Hiyerarşik bağın iddianamede kanıtlandığı belirtildi, bu bağlamda Ankara Cumhuriyet Başsavcılığı’nda ifade veren gizli tanık “Ü5W1G8K6L3” ve “M7U3H9F8C4” ifadelerinde silahlı suç örgütü içerisinde hiyerarşinin bulunduğuna ilişkin bilgiler aktardı.

SİYASİ VE YARGISAL AYAĞI

Gizli tanık M7U3H9F8C4’ün Ankara Cumhuriyet Başsavcılığı’nda alınan ifadesinde Erkan Doğan’ın dövülmesi, alıkonulması olayında, Adnan Kaplan’ın örgütün siyasi ve yargısal bağlantılarını yürütüp Bora Kaplan’ın serbest kalmasını sağladığını iddia etti.

İddianamede telefon konuşmaları, bazı mekanlara çökülmesi olaylarında yaşananlar, örgüt bağlantıları, iş yerlerine el konulması, zorla çek imzalatılması “kafaya tabanca dayamalar” gibi onlarca olay anlatılıyor. İddianamenin son sayfasında, Bora Kaplan’ın kazançları bilirkişi tarafından incelendiği belirtildi ve bu konuda yapılan işlem şöyle anlatıldı:

“Bilirkişi raporuyla suçlardan elde edilen gelir olduğu tespit edilen 4 milyon 520 bin lira kazancın müsaderesine karar verilmesi kamu adına iddia ve talep olunur.”
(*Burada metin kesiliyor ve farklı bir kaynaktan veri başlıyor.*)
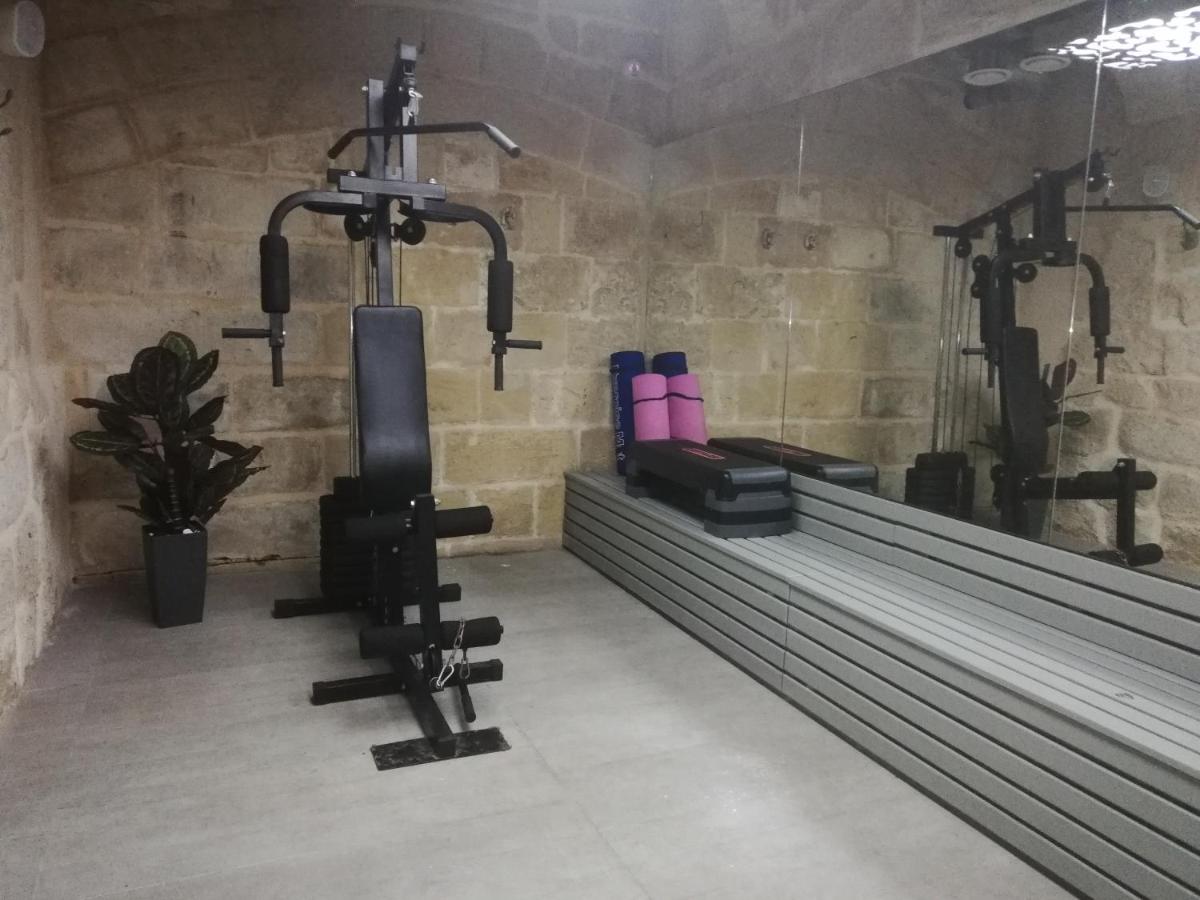 Palazzo Prince d'Orange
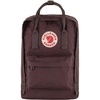image:imageFjallraven Kanken Laptop 15 Backpack Blackberry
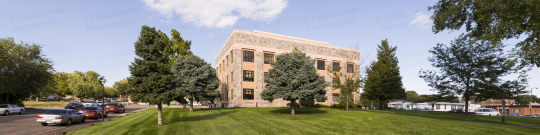 Hughes County Courthouse (Pierre, South Dakota)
Cumhuriyet Savcısı Mustafa Kaya, Bora Kaplan için ikişer kez müebbet ile 169 yıl 6 ay hapis cezası istedi. 61 sanıklı dava Ankara 32. Ağır Ceza Mahkemesi’nde görülecek. Bu dava çok konuşulacak. Çünkü, işin içinde eski bir bakanın akrabası, bazı kamu görevlilerinin de adının geçme olasılığının yüksek olduğu belirtiliyor.